How Scientists Use GIS to Study Wildlife

What is GIS?

Geographic Information Systems (GIS) is a technology that enables the collection, management, analysis, and visualization of spatial data. Essentially, it’s a computer-based tool that allows users to create and work with maps and other location-based data. It can range from desktop GIS software used to design maps to GPS-enabled mobile devices that collect location information of physical objects in the field.

What are the components?

Sometimes it can be helpful to discuss GIS in the terms of its discrete elements, which all work together to form the system. These components include hardware, software, data, and people.

• The hardware component of GIS typically includes GPS receivers and other mobile devices that can be used to collect spatial data in the field. For example, biologists might use GPS-equipped collars to track the movements of individual animals, or drones to map remote and inaccessible terrain.

• The software component of GIS encompasses a variety of tools for processing and analyzing spatial data. Some of the most popular GIS software programs include ArcGIS, QGIS, and Google Earth. These programs allow users to create maps, perform spatial analysis, and visualize data in a variety of ways. They can also integrate data from a range of sources, including satellite imagery, aerial photography, and field surveys.

• The data component of GIS includes a vast array of information, from digital maps and satellite imagery to climate data and biological inventories. To be useful, this data must be organized, standardized, and stored in a way that can be easily accessed and analyzed by GIS software.

• Finally, the people component of GIS includes the scientists, technicians, and other professionals who use the technology to collect, manage, and interpret spatial data. These people have the expertise to collect, organize, and present spatial data accurately and in accordance with project goals.

With the right combination of hardware, software, data, and expertise, GIS can be an incredibly powerful tool for advancing our understanding of the natural world and developing effective conservation strategies.

What are the general applications?

GIS has numerous applications, from helping urban planners optimize city layouts to assisting epidemiologists in tracking disease outbreaks. With its adaptive and always-evolving set of tools, GIS is beneficial to an unlimited number of occupations, including these:

• Business Analysis
• Landscape and Civil Engineering
• Watershed Management
• Land Surveying
• Emergency Management

In the context of wildlife research and conservation, GIS is a powerful tool that allows scientists to gain insights into the spatial relationships between different ecological variables, such as habitat types, climate patterns, and animal movements.

#1 - Surveying wildlife

One of the main aims of biologists that need to manage wildlife populations is getting an estimate of density (i.e., animals per unit area), sex ratio (i.e., number of females vs. number of males), and age structure (i.e., the distribution of age classes within a population).

Population metrics like these and many others are often the result of data collected during field surveys, where biologists count the number of individuals they see or hear along a specified survey route (in most cases). GIS technologies, like those discussed in the below video, are used by biologists to navigate and collect data during surveys.

#2 - Habitat analysis

GIS can be used to map and analyze wildlife habitat by collecting data on environmental variables that have been supported by studies to impact the use of that area by wildlife.
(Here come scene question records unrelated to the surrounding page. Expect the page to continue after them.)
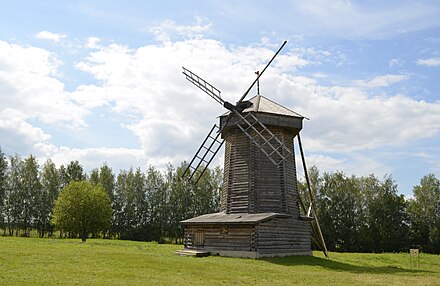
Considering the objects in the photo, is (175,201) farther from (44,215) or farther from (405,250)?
(405,250)

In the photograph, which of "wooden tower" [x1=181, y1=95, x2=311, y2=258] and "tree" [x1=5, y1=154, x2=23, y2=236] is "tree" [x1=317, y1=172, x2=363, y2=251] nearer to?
"wooden tower" [x1=181, y1=95, x2=311, y2=258]

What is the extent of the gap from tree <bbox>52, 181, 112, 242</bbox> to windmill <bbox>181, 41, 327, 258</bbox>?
21.9 metres

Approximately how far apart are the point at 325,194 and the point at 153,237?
29069mm

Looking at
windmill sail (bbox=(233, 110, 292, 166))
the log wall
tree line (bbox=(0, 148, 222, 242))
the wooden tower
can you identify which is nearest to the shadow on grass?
the wooden tower

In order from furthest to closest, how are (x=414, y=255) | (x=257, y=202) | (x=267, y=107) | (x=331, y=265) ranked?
(x=267, y=107)
(x=414, y=255)
(x=257, y=202)
(x=331, y=265)

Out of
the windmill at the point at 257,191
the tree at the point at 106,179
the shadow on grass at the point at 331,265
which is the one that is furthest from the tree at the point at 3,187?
the shadow on grass at the point at 331,265

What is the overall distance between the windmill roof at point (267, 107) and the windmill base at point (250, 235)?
817 cm

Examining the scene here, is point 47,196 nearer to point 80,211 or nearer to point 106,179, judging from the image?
point 106,179

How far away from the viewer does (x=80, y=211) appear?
172 ft

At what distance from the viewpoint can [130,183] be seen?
7912 centimetres

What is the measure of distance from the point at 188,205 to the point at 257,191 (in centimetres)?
4404

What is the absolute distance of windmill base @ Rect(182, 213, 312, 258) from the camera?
3014cm

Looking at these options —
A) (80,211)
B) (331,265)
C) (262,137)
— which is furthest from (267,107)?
(80,211)

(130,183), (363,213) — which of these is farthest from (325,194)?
(130,183)
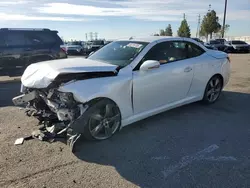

These metrics could include habitat elements like vegetation type, topographic features, water availability, and other factors that influence habitat quality. This information helps researchers understand the spatial distribution of wildlife species and identify areas that may be important for conservation.

The mapping capabilities of GIS allow researchers to understand the impact of humans on wildlife, especially when it comes to the fragmentation and reduction of habitat. By mapping and analyzing the size, shape, and connectivity of different habitat patches, they can identify areas where habitat fragmentation is a problem and develop strategies to address it.

#3 - Movement patterns

When it is safe and ethical to do so, biologists can track the movements of wildlife through GPS collars or other tracking devices. By mapping these movement patterns, researchers can understand their behavior and use that knowledge to better manage populations and habitats.

Biologists use GIS to create models of animal movement, which can help them understand how animals use different habitats and how they move across the landscape. These models combine data on animal behavior, habitat characteristics, and environmental variables. This can be used to identify areas where animals are most likely to be found, as well as areas where targeted conservation efforts would be fruitful.

#4 - Disease mapping

Wildlife disease ecologists use GIS to track the spread of diseases within and among wildlife populations. Spatial analysis tools are used within a GIS to identify disease hotspots, clustering, and spatial trends. By mapping disease outbreaks and analyzing the spatial patterns of infections, researchers can identify areas that may be at high risk and develop targeted interventions to prevent the spread of disease.

GIS can also be used to model the spread of diseases in wildlife populations. By simulating the movement of animals across the landscape and the transmission of the disease, researchers can predict the likelihood and spread of disease outbreaks. This allows wildlife managers to control the spread of certain diseases by targeting certain high-risk areas.